● Request: In the corporate personhood text below, rewrite everything from "This distinction of" down to "simply a person?", putting "quandary" wherever "dilemma" appears.

● Page:
Page 88, Question 1)
What is the effect of the different wording between s. 15(1) of the CBCA and s. 30 of the BCBCA? The difference in language, of course, is in the characterization of corporate personhood rights by the term ‘natural person’ and ‘individual of full capacity’ respectively.
This distinction of statutory drafting throws the problem of corporate personhood into sharp relief. What exactly is being referred to when we call a corporation a person? Is it legally the same as a ‘flesh and blood’ human being? The graphic nature of having to draw this third distinction underscores how awkward the dilemma is – in what other realm can one imagine having to specify that this is a ‘flesh and blood’ human, and not simply a person?
In Agat Laboratories, Justice Fradsham cites Irwin Toy, in which the Supreme Court, regarding the application of s. 7 of the Charter to corporations, stated that “A plain common sense reading of the phrase ‘Everyone has the right to life, liberty, and security of the person’ serves to underline the human element involved; only human beings can enjoy these rights”. A ‘flesh and blood’ human, in this excerpt, is called a ‘human being’ – that is, what I writing this or you reading this are (notwithstanding of course the innumerable trolling and scrolling robots of the internet).
In my estimation, a ‘natural person’ is much closer than ‘an individual of full capacity’ to matching the SCC language of ‘human being’. An ‘individual of full capacity’ reads to me like a careful avoidance of any human characteristics. It simply refers to an individual unit with full legal capacity. It allows room for the perpetual legal fiction of full corporate personhood without allowing for the (frankly) delusional misinterpretation that you can, for example, marry a corporation (though I think many wealthy and overworked people may take issue with that analogy). The BCBCA language allows for what I think is a healthy linguistic distinction between ‘flesh and blood’ humans and the corporate person which is, for all intents and purposes, a cleverly contrived and often socially maligned legal fiction and metaphor for the legal status of corporations in society.
The CBCA language, however, is to my mind more problematic. It suggests to me that legislators may have forgotten that corporate personhood is in fact a legal fiction and are rather looking forward to watching as their favourite darling corporation graduates from college, stops smoking so much pot, and finally settles down into something responsible. Like a real job. This leads me to the next question:
Page 88, Question 2)
The CBCA language of ‘natural person’ is, I think, as close as a legislature can get, given the inherent limits of statutory drafting, to extending full Charter rights to a corporation. However, as was made clear in Agat, even this language does not allow for a ‘free for all’ in terms of assigning analogous rights to corporations. To support this claim I will summarize the present state of the law on the rights corporations to use s. 7 of the Charter (also as per the 4.1 discussion activity prompt).

● Raw data:
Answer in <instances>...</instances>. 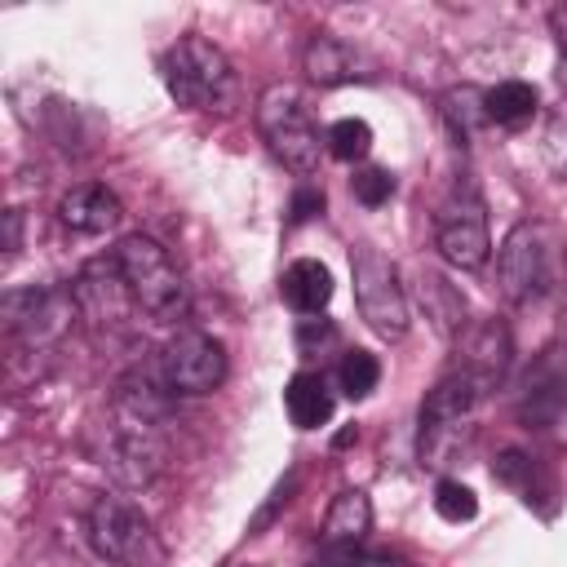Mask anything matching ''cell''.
<instances>
[{
  "instance_id": "cell-13",
  "label": "cell",
  "mask_w": 567,
  "mask_h": 567,
  "mask_svg": "<svg viewBox=\"0 0 567 567\" xmlns=\"http://www.w3.org/2000/svg\"><path fill=\"white\" fill-rule=\"evenodd\" d=\"M456 346H461V372H470L483 390H492L501 377H505V368H509V328L501 323V319H478V323H470L461 337H456Z\"/></svg>"
},
{
  "instance_id": "cell-1",
  "label": "cell",
  "mask_w": 567,
  "mask_h": 567,
  "mask_svg": "<svg viewBox=\"0 0 567 567\" xmlns=\"http://www.w3.org/2000/svg\"><path fill=\"white\" fill-rule=\"evenodd\" d=\"M159 80H164L168 97L186 111H230L235 106V66L204 35H182L177 44H168L159 58Z\"/></svg>"
},
{
  "instance_id": "cell-26",
  "label": "cell",
  "mask_w": 567,
  "mask_h": 567,
  "mask_svg": "<svg viewBox=\"0 0 567 567\" xmlns=\"http://www.w3.org/2000/svg\"><path fill=\"white\" fill-rule=\"evenodd\" d=\"M540 159L554 177H567V97L549 106L545 128H540Z\"/></svg>"
},
{
  "instance_id": "cell-29",
  "label": "cell",
  "mask_w": 567,
  "mask_h": 567,
  "mask_svg": "<svg viewBox=\"0 0 567 567\" xmlns=\"http://www.w3.org/2000/svg\"><path fill=\"white\" fill-rule=\"evenodd\" d=\"M492 474L501 478V483H509V487H523L527 492V501H532V456H523V452H501V461L492 465Z\"/></svg>"
},
{
  "instance_id": "cell-9",
  "label": "cell",
  "mask_w": 567,
  "mask_h": 567,
  "mask_svg": "<svg viewBox=\"0 0 567 567\" xmlns=\"http://www.w3.org/2000/svg\"><path fill=\"white\" fill-rule=\"evenodd\" d=\"M434 244H439V257L456 270H483L487 266V252H492L487 204H483L474 182H461L443 199V208L434 217Z\"/></svg>"
},
{
  "instance_id": "cell-15",
  "label": "cell",
  "mask_w": 567,
  "mask_h": 567,
  "mask_svg": "<svg viewBox=\"0 0 567 567\" xmlns=\"http://www.w3.org/2000/svg\"><path fill=\"white\" fill-rule=\"evenodd\" d=\"M173 390L159 372V363H137L128 368L120 381H115V412H128V416H142L151 425H164L168 412H173Z\"/></svg>"
},
{
  "instance_id": "cell-32",
  "label": "cell",
  "mask_w": 567,
  "mask_h": 567,
  "mask_svg": "<svg viewBox=\"0 0 567 567\" xmlns=\"http://www.w3.org/2000/svg\"><path fill=\"white\" fill-rule=\"evenodd\" d=\"M310 567H390L385 558H363V554H354V549H337V554H323L319 563H310Z\"/></svg>"
},
{
  "instance_id": "cell-20",
  "label": "cell",
  "mask_w": 567,
  "mask_h": 567,
  "mask_svg": "<svg viewBox=\"0 0 567 567\" xmlns=\"http://www.w3.org/2000/svg\"><path fill=\"white\" fill-rule=\"evenodd\" d=\"M416 297H421L425 319L434 323L439 337L456 341V337L470 328V319H465V297H461L439 270H421V275H416Z\"/></svg>"
},
{
  "instance_id": "cell-30",
  "label": "cell",
  "mask_w": 567,
  "mask_h": 567,
  "mask_svg": "<svg viewBox=\"0 0 567 567\" xmlns=\"http://www.w3.org/2000/svg\"><path fill=\"white\" fill-rule=\"evenodd\" d=\"M337 341V328L328 323V319H301L297 323V350L310 359V354H319L323 346H332Z\"/></svg>"
},
{
  "instance_id": "cell-12",
  "label": "cell",
  "mask_w": 567,
  "mask_h": 567,
  "mask_svg": "<svg viewBox=\"0 0 567 567\" xmlns=\"http://www.w3.org/2000/svg\"><path fill=\"white\" fill-rule=\"evenodd\" d=\"M301 71L319 84V89H337V84H363V80H372L377 75V66L350 44V40H341V35H332V31H319V35H310L306 40V49H301Z\"/></svg>"
},
{
  "instance_id": "cell-18",
  "label": "cell",
  "mask_w": 567,
  "mask_h": 567,
  "mask_svg": "<svg viewBox=\"0 0 567 567\" xmlns=\"http://www.w3.org/2000/svg\"><path fill=\"white\" fill-rule=\"evenodd\" d=\"M368 532H372V501H368V492H359V487L337 492L332 505H328V514H323V527H319L323 549H328V554L354 549Z\"/></svg>"
},
{
  "instance_id": "cell-34",
  "label": "cell",
  "mask_w": 567,
  "mask_h": 567,
  "mask_svg": "<svg viewBox=\"0 0 567 567\" xmlns=\"http://www.w3.org/2000/svg\"><path fill=\"white\" fill-rule=\"evenodd\" d=\"M18 244H22V213L9 208V213H4V257H13Z\"/></svg>"
},
{
  "instance_id": "cell-24",
  "label": "cell",
  "mask_w": 567,
  "mask_h": 567,
  "mask_svg": "<svg viewBox=\"0 0 567 567\" xmlns=\"http://www.w3.org/2000/svg\"><path fill=\"white\" fill-rule=\"evenodd\" d=\"M323 142H328V155H332V159L354 164V159H363V155L372 151V124L359 120V115H346V120L328 124Z\"/></svg>"
},
{
  "instance_id": "cell-5",
  "label": "cell",
  "mask_w": 567,
  "mask_h": 567,
  "mask_svg": "<svg viewBox=\"0 0 567 567\" xmlns=\"http://www.w3.org/2000/svg\"><path fill=\"white\" fill-rule=\"evenodd\" d=\"M97 465L128 492L151 487L168 465V447H164L159 425H151L142 416H128V412H111V421L102 425Z\"/></svg>"
},
{
  "instance_id": "cell-19",
  "label": "cell",
  "mask_w": 567,
  "mask_h": 567,
  "mask_svg": "<svg viewBox=\"0 0 567 567\" xmlns=\"http://www.w3.org/2000/svg\"><path fill=\"white\" fill-rule=\"evenodd\" d=\"M279 297L297 310V315H319L332 301V270L315 257H297L284 275H279Z\"/></svg>"
},
{
  "instance_id": "cell-7",
  "label": "cell",
  "mask_w": 567,
  "mask_h": 567,
  "mask_svg": "<svg viewBox=\"0 0 567 567\" xmlns=\"http://www.w3.org/2000/svg\"><path fill=\"white\" fill-rule=\"evenodd\" d=\"M350 279H354V306L363 315V323L381 337V341H399L408 332V292L394 275V266L372 248V244H354L350 248Z\"/></svg>"
},
{
  "instance_id": "cell-35",
  "label": "cell",
  "mask_w": 567,
  "mask_h": 567,
  "mask_svg": "<svg viewBox=\"0 0 567 567\" xmlns=\"http://www.w3.org/2000/svg\"><path fill=\"white\" fill-rule=\"evenodd\" d=\"M558 75H563V84H567V58H563V62H558Z\"/></svg>"
},
{
  "instance_id": "cell-17",
  "label": "cell",
  "mask_w": 567,
  "mask_h": 567,
  "mask_svg": "<svg viewBox=\"0 0 567 567\" xmlns=\"http://www.w3.org/2000/svg\"><path fill=\"white\" fill-rule=\"evenodd\" d=\"M487 390L470 377V372H447L430 394H425V403H421V425H470V416H474V408H478V399H483Z\"/></svg>"
},
{
  "instance_id": "cell-11",
  "label": "cell",
  "mask_w": 567,
  "mask_h": 567,
  "mask_svg": "<svg viewBox=\"0 0 567 567\" xmlns=\"http://www.w3.org/2000/svg\"><path fill=\"white\" fill-rule=\"evenodd\" d=\"M71 297H75L80 319L93 323V328H106V332H120V328L128 323V315L137 310V301H133V292H128V279H124L115 252L84 261L80 275L71 279Z\"/></svg>"
},
{
  "instance_id": "cell-10",
  "label": "cell",
  "mask_w": 567,
  "mask_h": 567,
  "mask_svg": "<svg viewBox=\"0 0 567 567\" xmlns=\"http://www.w3.org/2000/svg\"><path fill=\"white\" fill-rule=\"evenodd\" d=\"M155 363H159V372H164L173 394L199 399V394H213L226 381V350H221V341L208 337V332H195V328L168 337L159 346Z\"/></svg>"
},
{
  "instance_id": "cell-25",
  "label": "cell",
  "mask_w": 567,
  "mask_h": 567,
  "mask_svg": "<svg viewBox=\"0 0 567 567\" xmlns=\"http://www.w3.org/2000/svg\"><path fill=\"white\" fill-rule=\"evenodd\" d=\"M377 381H381L377 354H368V350H346V354H341V363H337V385H341L346 399H368V394L377 390Z\"/></svg>"
},
{
  "instance_id": "cell-22",
  "label": "cell",
  "mask_w": 567,
  "mask_h": 567,
  "mask_svg": "<svg viewBox=\"0 0 567 567\" xmlns=\"http://www.w3.org/2000/svg\"><path fill=\"white\" fill-rule=\"evenodd\" d=\"M439 111H443V124H447V133L456 137V146H470V137L487 124V93L474 89V84L447 89V93L439 97Z\"/></svg>"
},
{
  "instance_id": "cell-4",
  "label": "cell",
  "mask_w": 567,
  "mask_h": 567,
  "mask_svg": "<svg viewBox=\"0 0 567 567\" xmlns=\"http://www.w3.org/2000/svg\"><path fill=\"white\" fill-rule=\"evenodd\" d=\"M89 545L111 567H168L151 518L128 496H97L89 505Z\"/></svg>"
},
{
  "instance_id": "cell-8",
  "label": "cell",
  "mask_w": 567,
  "mask_h": 567,
  "mask_svg": "<svg viewBox=\"0 0 567 567\" xmlns=\"http://www.w3.org/2000/svg\"><path fill=\"white\" fill-rule=\"evenodd\" d=\"M0 315H4V332L13 346L22 350H44L53 346L71 319H80L71 288H53V284H31V288H9L0 297Z\"/></svg>"
},
{
  "instance_id": "cell-3",
  "label": "cell",
  "mask_w": 567,
  "mask_h": 567,
  "mask_svg": "<svg viewBox=\"0 0 567 567\" xmlns=\"http://www.w3.org/2000/svg\"><path fill=\"white\" fill-rule=\"evenodd\" d=\"M257 128L270 146V155L292 168V173H315L319 168V151L328 146L310 106L301 102V93L292 84H266L257 97Z\"/></svg>"
},
{
  "instance_id": "cell-2",
  "label": "cell",
  "mask_w": 567,
  "mask_h": 567,
  "mask_svg": "<svg viewBox=\"0 0 567 567\" xmlns=\"http://www.w3.org/2000/svg\"><path fill=\"white\" fill-rule=\"evenodd\" d=\"M115 261L128 279V292L137 301V310L151 319V323H177L190 306V292H186V279L177 270V261L168 257V248L151 235H124L115 244Z\"/></svg>"
},
{
  "instance_id": "cell-23",
  "label": "cell",
  "mask_w": 567,
  "mask_h": 567,
  "mask_svg": "<svg viewBox=\"0 0 567 567\" xmlns=\"http://www.w3.org/2000/svg\"><path fill=\"white\" fill-rule=\"evenodd\" d=\"M536 106H540V93L527 80H501L496 89H487V120L492 124L518 128V124H527L536 115Z\"/></svg>"
},
{
  "instance_id": "cell-33",
  "label": "cell",
  "mask_w": 567,
  "mask_h": 567,
  "mask_svg": "<svg viewBox=\"0 0 567 567\" xmlns=\"http://www.w3.org/2000/svg\"><path fill=\"white\" fill-rule=\"evenodd\" d=\"M292 487H297V474H288V483H279V487H275V496H270V505H266V509H261V514L252 518V532H257V527H266V523L275 518V509L292 501Z\"/></svg>"
},
{
  "instance_id": "cell-6",
  "label": "cell",
  "mask_w": 567,
  "mask_h": 567,
  "mask_svg": "<svg viewBox=\"0 0 567 567\" xmlns=\"http://www.w3.org/2000/svg\"><path fill=\"white\" fill-rule=\"evenodd\" d=\"M554 239L540 221H518L496 252V288L509 306H527L554 288Z\"/></svg>"
},
{
  "instance_id": "cell-16",
  "label": "cell",
  "mask_w": 567,
  "mask_h": 567,
  "mask_svg": "<svg viewBox=\"0 0 567 567\" xmlns=\"http://www.w3.org/2000/svg\"><path fill=\"white\" fill-rule=\"evenodd\" d=\"M563 408H567V368L554 359V354H545L532 372H527V381H523V394H518V416L527 421V425H554L558 416H563Z\"/></svg>"
},
{
  "instance_id": "cell-31",
  "label": "cell",
  "mask_w": 567,
  "mask_h": 567,
  "mask_svg": "<svg viewBox=\"0 0 567 567\" xmlns=\"http://www.w3.org/2000/svg\"><path fill=\"white\" fill-rule=\"evenodd\" d=\"M315 213H323V190H319V186H301V190L292 195V204H288V221L301 226V221H310Z\"/></svg>"
},
{
  "instance_id": "cell-21",
  "label": "cell",
  "mask_w": 567,
  "mask_h": 567,
  "mask_svg": "<svg viewBox=\"0 0 567 567\" xmlns=\"http://www.w3.org/2000/svg\"><path fill=\"white\" fill-rule=\"evenodd\" d=\"M284 408H288V421L297 430H319V425L332 421L337 399H332V390H328V381L319 372H297L284 385Z\"/></svg>"
},
{
  "instance_id": "cell-14",
  "label": "cell",
  "mask_w": 567,
  "mask_h": 567,
  "mask_svg": "<svg viewBox=\"0 0 567 567\" xmlns=\"http://www.w3.org/2000/svg\"><path fill=\"white\" fill-rule=\"evenodd\" d=\"M124 217V204L115 190L97 186V182H84V186H71L62 199H58V221L75 235H106L115 230Z\"/></svg>"
},
{
  "instance_id": "cell-27",
  "label": "cell",
  "mask_w": 567,
  "mask_h": 567,
  "mask_svg": "<svg viewBox=\"0 0 567 567\" xmlns=\"http://www.w3.org/2000/svg\"><path fill=\"white\" fill-rule=\"evenodd\" d=\"M434 514L443 523H470L478 514V496L461 478H439V487H434Z\"/></svg>"
},
{
  "instance_id": "cell-28",
  "label": "cell",
  "mask_w": 567,
  "mask_h": 567,
  "mask_svg": "<svg viewBox=\"0 0 567 567\" xmlns=\"http://www.w3.org/2000/svg\"><path fill=\"white\" fill-rule=\"evenodd\" d=\"M350 190H354V199H359L363 208H381V204H390V195H394V173L368 164V168H359V173L350 177Z\"/></svg>"
}]
</instances>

● The completed task:
This distinction of statutory drafting throws the problem of corporate personhood into sharp relief. What exactly is being referred to when we call a corporation a person? Is it legally the same as a ‘flesh and blood’ human being? The graphic nature of having to draw this third distinction underscores how awkward the quandary is – in what other realm can one imagine having to specify that this is a ‘flesh and blood’ human, and not simply a person?